* _TEXT SECTION_:
------

The Hollywood Reporter (Weekly) - The Hollywood Reporter Awards Special

THE OWNER SAID YES TO KILLERS’ CREW BLOWING UP HIS HOUSE

Three-time Oscar-nominated production designer Jack Fisk marked his first collaborat­ion with Martin Scorsese for Apple’s Killers of the Flower Moon, which required exhaustive research — and an explosion

- BY TYLER COATES

Jack Fisk’s résumé lists collaborat­ions with an incredible group of directors, among them Terrence Malick (Fisk has worked with the auteur since his debut, 1973’s Badlands), David Lynch (The Straight Story, Mulholland Drive) and Paul Thomas Anderson (There Will Be Blood, The Master).

But Apple’s Killers of the Flower

Moon, which scored Fisk his third career Oscar nomination, is the production designer’s first film with Martin Scorsese.

“Marty and I started out about the same time, but he was always on the other coast,” says Fisk, who now lives in Virginia with his wife, Sissy Spacek. “I never really met him, but we had a lot of mutual friends.”

Fisk tells THR that he first heard about the events that take place in Scorsese’s latest — the systematic murders of members of the Osage tribe, perpetrate­d by their white neighbors in order to claim their land rights and wealth — while shooting To the Wonder with Malick in Oklahoma, roughly seven years before the release of David Grann’s acclaimed book about the subject. “When the book came out, I remember sending a note to Terry about it, but it wasn’t his kind of fare,” says Fisk. “I like trying to understand the trials and tribulatio­ns of the Indigenous Americans. This horrible thing, where we just invaded America and took over everything from them …”

------

* _WORK ORDER_:
Copy the part of the Jack Fisk article word for word, starting at "The Hollywood Reporter (Weekly)" and ending at "with Martin Scorsese.".

------

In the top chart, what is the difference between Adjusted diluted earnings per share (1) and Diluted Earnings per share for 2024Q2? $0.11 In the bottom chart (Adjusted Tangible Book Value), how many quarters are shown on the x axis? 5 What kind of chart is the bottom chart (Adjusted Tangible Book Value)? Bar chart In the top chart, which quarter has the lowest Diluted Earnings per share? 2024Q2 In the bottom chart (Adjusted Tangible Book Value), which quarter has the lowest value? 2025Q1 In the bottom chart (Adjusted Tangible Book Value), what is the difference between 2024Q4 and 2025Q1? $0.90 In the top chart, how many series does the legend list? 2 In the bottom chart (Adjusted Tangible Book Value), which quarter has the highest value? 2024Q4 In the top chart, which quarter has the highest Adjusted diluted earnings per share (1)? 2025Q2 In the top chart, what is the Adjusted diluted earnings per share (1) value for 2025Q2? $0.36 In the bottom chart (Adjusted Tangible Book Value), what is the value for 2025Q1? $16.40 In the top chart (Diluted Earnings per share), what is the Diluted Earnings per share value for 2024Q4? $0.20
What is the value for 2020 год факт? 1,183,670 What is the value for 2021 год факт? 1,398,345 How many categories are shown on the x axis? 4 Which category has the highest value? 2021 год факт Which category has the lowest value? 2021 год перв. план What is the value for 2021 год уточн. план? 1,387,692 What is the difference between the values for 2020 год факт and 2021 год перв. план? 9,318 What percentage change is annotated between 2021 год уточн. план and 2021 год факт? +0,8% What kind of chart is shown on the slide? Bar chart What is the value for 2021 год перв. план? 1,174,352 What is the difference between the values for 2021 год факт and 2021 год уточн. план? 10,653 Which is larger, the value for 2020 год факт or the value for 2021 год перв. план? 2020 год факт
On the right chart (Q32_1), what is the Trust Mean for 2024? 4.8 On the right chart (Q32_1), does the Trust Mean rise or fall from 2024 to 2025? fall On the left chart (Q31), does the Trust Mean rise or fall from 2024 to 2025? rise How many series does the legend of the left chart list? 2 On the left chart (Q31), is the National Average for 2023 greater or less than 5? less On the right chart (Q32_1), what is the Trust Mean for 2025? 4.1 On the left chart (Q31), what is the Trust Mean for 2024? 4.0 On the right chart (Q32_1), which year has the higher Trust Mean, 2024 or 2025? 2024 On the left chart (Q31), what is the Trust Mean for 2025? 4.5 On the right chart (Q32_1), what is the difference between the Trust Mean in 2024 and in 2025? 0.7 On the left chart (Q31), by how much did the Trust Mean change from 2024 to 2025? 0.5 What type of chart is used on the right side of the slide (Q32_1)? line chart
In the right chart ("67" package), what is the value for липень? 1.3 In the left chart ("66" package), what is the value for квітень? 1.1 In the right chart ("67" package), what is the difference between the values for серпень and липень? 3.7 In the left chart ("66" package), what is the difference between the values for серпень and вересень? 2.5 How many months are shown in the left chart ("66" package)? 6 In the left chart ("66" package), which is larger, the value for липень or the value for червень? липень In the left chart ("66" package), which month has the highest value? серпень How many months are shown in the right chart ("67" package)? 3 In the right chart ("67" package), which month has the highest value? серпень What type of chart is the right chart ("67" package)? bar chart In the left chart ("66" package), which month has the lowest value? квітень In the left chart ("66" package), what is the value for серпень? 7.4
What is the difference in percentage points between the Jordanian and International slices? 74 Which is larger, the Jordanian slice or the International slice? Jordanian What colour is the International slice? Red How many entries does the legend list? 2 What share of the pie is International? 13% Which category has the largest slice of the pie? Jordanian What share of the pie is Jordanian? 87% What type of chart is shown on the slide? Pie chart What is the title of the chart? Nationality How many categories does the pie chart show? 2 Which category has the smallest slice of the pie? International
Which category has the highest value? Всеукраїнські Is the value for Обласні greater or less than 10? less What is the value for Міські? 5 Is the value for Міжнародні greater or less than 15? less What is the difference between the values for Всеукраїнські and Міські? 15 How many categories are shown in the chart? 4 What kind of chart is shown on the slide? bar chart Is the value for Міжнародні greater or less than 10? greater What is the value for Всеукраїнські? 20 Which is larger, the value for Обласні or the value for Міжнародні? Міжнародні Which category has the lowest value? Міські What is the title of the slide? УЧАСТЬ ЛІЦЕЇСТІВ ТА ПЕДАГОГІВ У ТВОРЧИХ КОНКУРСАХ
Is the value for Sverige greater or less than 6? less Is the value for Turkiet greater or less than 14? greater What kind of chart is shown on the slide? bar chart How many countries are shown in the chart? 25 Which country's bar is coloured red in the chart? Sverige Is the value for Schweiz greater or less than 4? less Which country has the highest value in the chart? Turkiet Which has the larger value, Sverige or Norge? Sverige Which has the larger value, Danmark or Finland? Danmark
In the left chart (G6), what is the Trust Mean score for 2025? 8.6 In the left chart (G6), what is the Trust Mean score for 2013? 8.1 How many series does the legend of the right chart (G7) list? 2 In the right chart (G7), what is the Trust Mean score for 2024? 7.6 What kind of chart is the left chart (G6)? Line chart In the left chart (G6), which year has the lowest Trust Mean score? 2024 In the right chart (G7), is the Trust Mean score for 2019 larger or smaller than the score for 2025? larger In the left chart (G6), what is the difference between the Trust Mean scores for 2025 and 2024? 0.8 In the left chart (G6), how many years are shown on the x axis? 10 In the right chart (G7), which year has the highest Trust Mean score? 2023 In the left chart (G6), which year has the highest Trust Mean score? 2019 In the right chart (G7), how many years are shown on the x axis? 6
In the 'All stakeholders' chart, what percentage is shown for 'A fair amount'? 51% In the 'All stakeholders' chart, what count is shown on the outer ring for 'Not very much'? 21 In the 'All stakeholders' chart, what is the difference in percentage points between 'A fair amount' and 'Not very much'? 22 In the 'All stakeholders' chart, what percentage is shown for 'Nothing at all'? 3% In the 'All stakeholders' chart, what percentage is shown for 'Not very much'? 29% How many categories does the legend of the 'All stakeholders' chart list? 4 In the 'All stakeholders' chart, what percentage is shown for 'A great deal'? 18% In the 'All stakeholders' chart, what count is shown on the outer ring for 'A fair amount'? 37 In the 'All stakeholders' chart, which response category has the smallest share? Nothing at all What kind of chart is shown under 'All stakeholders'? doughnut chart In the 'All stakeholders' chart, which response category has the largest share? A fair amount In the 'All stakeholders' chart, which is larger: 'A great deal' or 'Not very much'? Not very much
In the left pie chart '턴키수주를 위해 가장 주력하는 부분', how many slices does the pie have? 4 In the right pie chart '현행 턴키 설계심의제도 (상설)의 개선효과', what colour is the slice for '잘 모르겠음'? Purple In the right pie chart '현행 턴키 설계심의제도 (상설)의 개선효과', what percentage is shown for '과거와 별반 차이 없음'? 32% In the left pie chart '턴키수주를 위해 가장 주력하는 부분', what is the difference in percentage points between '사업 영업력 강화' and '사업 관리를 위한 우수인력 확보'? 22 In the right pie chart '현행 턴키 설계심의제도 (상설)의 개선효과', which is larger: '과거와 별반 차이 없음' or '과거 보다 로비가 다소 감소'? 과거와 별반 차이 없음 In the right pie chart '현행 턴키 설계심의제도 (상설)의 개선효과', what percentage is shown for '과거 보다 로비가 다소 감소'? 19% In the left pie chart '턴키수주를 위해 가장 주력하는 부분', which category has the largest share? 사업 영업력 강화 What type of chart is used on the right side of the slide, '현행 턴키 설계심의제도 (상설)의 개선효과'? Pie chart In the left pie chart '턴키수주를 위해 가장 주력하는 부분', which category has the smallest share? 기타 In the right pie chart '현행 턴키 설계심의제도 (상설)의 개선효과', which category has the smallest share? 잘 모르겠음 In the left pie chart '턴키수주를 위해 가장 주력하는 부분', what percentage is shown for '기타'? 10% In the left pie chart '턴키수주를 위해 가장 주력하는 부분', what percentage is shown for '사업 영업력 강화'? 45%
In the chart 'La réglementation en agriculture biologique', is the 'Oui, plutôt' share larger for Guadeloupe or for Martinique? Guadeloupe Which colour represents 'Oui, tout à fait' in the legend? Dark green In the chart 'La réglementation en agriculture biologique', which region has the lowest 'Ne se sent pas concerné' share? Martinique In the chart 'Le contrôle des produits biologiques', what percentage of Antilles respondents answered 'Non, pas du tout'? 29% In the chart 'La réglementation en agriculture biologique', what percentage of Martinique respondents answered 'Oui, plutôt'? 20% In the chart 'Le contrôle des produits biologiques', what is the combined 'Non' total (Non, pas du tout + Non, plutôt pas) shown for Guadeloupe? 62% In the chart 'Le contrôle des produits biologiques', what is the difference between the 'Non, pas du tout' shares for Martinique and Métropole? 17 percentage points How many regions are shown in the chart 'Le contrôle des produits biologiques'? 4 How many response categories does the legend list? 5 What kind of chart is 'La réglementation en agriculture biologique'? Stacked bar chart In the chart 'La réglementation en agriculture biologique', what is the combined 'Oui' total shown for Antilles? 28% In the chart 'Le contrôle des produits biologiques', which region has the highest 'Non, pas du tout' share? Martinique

------

* _EXERCISE OUTPUT_:
The Hollywood Reporter (Weekly) - The Hollywood Reporter Awards Special

THE OWNER SAID YES TO KILLERS’ CREW BLOWING UP HIS HOUSE

Three-time Oscar-nominated production designer Jack Fisk marked his first collaborat­ion with Martin Scorsese for Apple’s Killers of the Flower Moon, which required exhaustive research — and an explosion

- BY TYLER COATES

Jack Fisk’s résumé lists collaborat­ions with an incredible group of directors, among them Terrence Malick (Fisk has worked with the auteur since his debut, 1973’s Badlands), David Lynch (The Straight Story, Mulholland Drive) and Paul Thomas Anderson (There Will Be Blood, The Master).

But Apple’s Killers of the Flower

Moon, which scored Fisk his third career Oscar nomination, is the production designer’s first film with Martin Scorsese.